(Collection entries)
◆ ◆ ◆ ◆ ◆
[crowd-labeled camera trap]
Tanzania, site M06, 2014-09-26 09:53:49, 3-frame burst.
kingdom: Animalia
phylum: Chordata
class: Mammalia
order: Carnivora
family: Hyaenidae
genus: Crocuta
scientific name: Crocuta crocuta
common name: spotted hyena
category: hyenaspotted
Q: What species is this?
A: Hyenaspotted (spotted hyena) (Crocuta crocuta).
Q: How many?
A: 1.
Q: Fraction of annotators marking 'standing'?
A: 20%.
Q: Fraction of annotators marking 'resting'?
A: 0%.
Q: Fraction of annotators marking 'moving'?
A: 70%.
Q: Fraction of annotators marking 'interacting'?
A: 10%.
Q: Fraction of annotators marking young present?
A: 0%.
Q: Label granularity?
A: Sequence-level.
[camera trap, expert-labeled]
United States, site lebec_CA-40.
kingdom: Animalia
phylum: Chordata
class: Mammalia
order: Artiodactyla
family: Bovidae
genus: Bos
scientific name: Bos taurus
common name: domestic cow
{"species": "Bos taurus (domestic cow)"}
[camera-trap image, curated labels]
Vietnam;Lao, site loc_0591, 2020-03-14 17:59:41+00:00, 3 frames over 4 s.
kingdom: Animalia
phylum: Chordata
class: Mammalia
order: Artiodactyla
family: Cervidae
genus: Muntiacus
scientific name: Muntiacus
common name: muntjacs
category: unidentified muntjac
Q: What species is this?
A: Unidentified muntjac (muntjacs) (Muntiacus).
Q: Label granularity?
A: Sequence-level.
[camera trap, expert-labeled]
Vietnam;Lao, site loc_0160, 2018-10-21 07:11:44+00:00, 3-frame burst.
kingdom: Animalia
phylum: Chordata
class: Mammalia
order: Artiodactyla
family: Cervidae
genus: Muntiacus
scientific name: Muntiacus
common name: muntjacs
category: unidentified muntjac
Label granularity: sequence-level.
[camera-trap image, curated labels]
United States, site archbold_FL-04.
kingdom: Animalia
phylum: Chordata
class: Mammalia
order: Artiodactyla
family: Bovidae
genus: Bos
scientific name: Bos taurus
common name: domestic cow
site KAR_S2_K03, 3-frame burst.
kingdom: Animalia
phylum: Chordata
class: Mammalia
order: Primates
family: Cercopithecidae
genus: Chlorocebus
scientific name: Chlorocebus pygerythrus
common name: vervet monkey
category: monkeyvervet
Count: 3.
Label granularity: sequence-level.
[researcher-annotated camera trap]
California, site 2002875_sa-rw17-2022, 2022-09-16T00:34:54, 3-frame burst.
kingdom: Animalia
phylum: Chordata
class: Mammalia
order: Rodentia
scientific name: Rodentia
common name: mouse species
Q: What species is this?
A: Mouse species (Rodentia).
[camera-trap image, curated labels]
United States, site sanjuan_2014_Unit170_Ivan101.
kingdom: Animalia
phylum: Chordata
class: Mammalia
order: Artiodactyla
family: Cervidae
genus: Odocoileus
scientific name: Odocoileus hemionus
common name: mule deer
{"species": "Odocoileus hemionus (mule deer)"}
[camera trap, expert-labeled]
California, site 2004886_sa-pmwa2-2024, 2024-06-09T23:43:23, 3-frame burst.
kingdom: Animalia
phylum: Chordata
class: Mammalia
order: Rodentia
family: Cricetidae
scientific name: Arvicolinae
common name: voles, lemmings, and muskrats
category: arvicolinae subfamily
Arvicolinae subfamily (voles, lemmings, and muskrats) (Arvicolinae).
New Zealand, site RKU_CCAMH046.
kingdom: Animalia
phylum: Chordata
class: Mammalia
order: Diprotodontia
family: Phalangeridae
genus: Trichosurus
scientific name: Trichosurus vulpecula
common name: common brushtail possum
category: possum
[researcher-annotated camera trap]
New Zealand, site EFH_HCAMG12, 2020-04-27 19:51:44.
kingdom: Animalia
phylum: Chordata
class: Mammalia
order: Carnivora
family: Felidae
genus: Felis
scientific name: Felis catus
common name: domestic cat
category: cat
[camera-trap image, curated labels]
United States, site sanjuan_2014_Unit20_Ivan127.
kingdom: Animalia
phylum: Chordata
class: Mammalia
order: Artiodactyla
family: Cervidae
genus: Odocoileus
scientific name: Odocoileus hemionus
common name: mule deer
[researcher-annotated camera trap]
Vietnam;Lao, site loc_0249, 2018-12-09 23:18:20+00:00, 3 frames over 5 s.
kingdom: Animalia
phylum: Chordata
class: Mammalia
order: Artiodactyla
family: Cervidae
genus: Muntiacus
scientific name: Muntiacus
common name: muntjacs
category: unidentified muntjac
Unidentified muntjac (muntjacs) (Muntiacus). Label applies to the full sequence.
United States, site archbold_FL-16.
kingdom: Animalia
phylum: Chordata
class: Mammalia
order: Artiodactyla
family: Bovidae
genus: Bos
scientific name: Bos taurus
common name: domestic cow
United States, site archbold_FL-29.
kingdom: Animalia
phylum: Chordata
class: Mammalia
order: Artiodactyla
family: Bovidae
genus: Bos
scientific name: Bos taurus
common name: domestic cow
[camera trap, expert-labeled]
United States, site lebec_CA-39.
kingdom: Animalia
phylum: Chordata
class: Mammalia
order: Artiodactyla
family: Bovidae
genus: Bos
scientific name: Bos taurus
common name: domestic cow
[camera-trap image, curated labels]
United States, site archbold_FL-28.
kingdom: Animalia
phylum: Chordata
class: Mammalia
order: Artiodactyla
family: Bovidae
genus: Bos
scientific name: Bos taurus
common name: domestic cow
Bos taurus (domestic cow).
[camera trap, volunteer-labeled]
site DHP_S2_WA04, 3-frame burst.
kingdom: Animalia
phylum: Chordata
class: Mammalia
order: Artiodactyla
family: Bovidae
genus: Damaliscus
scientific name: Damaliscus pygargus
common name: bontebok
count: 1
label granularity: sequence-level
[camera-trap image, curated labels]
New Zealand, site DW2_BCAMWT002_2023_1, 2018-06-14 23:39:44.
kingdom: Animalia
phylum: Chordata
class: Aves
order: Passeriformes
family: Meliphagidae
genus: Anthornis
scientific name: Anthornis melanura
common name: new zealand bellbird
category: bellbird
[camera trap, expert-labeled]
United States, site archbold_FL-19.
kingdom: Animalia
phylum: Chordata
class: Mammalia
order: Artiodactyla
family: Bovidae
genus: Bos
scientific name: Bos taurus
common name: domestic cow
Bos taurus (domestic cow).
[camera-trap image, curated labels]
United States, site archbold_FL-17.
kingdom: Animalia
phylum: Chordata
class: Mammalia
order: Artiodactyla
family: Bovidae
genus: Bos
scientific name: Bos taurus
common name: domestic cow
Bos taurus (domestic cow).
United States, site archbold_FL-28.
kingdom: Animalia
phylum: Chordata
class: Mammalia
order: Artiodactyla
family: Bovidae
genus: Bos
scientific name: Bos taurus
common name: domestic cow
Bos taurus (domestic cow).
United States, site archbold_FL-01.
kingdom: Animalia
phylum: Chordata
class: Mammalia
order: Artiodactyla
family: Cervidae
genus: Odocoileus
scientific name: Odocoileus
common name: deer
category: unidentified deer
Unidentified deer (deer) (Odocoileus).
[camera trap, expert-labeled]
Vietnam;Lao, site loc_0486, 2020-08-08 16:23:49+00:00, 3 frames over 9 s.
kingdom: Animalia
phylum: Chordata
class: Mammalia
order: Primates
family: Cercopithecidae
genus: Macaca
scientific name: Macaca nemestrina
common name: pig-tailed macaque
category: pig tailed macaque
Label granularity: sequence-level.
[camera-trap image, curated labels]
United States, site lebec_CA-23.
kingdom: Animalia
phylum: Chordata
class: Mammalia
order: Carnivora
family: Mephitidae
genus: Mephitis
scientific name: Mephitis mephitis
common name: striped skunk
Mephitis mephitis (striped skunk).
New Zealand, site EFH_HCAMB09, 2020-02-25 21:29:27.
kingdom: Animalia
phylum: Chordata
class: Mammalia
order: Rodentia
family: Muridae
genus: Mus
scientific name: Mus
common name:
◆ ◆ ◆ ◆ ◆
WORK TO COMPLETE
Return every line in the records that includes the string "Fraction".

RESULT OF THIS EXERCISE
Q: Fraction of annotators marking 'standing'?
Q: Fraction of annotators marking 'resting'?
Q: Fraction of annotators marking 'moving'?
Q: Fraction of annotators marking 'interacting'?
Q: Fraction of annotators marking young present?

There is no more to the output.